◆ Supplied text:
Content starts

In January last year, there was an investigation into potentially harmful levels of disinfection byproducts used to deal with bacteria. These byproducts are known carcinogens. Again the water was declared safe.
Then on March 27, Flint officials once more said tests showed the water was safe.
Bombshell evidence
But the big bombshell happened when two studies showed the extent of lead poisoning. In August, a Flint paediatrician Dr Mona Hanna-Attisha had dinner with a friend, who told her that Flint water is not treated with an anti-corrosive. She was immediately concerned, because she knew that lead could be leached from lead water pipes, posing a danger to children.
She started an investigation into lead levels in Flint children, and found high levels in the blood of many children.
Meanwhile, a different investigation by Professor Marc Edwards of Virginia Teach, an expert on corrosion-caused lead in water supplies, found high lead levels — some way off the charts — in water in Flint homes.
When Hanna-Attisha presented her findings at a press conference in September, she was attacked by state and local authorities. They accused her of faking her data and vilified her publicly. State regulators insisted the water was safe. Edwards also announced his findings at a press conference, to similar responses.
But so great was the outrage by Flint residents and beyond that Snyder finally admitted at the end of September that lead in the water was a problem. Authorities began to take some measures in response. Snyder has sought to deflect, blaming underlings, but there is now a huge outcry demanding his resignation.
Public outrage has forced Snyder to release secret emails from state officials that showed they were aware of the situation months ago.
Water authorities in Flint, at a state level and even a leading official at the federal Environmental Protection Agency have resigned in disgrace.
Since the water switch, Flint has been hit by a sudden spike in Legionnaire's disease, which can be fatal. The bacterium that causes it is found in the river water. The corrosives in the water also leach out iron, which eats up the chlorine put in the water to kill the bacteria that causes Legionnaire's disease.
The scandal in Flint has combined with one in Detroit — the collapsing system of public education. It turns out that Flint's emergency manager, who sent the polluted Flint River into the water system, has a new job: unelected emergency manager of Detroit schools.

Content ends

◆ Raw data:
Content starts

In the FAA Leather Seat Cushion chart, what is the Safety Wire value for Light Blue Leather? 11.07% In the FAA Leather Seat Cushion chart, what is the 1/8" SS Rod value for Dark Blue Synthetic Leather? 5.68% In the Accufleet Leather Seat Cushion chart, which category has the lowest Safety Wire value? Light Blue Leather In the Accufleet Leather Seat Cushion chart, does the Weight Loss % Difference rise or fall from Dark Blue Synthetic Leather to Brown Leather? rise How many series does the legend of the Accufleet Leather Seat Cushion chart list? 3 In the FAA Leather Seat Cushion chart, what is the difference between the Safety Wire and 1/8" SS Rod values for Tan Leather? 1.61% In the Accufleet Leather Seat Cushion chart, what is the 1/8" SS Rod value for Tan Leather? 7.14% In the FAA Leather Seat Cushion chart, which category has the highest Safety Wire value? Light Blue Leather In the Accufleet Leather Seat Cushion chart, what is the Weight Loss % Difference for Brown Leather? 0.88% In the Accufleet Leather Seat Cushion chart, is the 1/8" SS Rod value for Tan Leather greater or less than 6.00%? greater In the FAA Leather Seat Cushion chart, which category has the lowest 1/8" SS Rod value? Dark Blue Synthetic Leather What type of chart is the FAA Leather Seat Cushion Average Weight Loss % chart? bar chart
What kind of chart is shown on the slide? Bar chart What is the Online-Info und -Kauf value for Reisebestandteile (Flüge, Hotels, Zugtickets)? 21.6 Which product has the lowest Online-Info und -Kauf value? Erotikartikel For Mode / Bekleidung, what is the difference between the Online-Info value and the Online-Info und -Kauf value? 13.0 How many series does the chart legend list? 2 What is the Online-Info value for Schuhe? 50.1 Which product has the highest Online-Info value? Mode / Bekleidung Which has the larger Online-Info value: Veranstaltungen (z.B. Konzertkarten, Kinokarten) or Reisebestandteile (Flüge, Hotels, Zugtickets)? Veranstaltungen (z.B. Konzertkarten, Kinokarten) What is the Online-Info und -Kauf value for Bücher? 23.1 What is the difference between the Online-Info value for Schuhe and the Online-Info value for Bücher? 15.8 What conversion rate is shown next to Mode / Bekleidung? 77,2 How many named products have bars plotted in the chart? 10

Content ends

◆ Exercise aim:
From the Flint water passage, reproduce the stretch that starts at the words "Bombshell evidence" and ends after the words "danger to children.".

◆ Task response:
Bombshell evidence
But the big bombshell happened when two studies showed the extent of lead poisoning. In August, a Flint paediatrician Dr Mona Hanna-Attisha had dinner with a friend, who told her that Flint water is not treated with an anti-corrosive. She was immediately concerned, because she knew that lead could be leached from lead water pipes, posing a danger to children.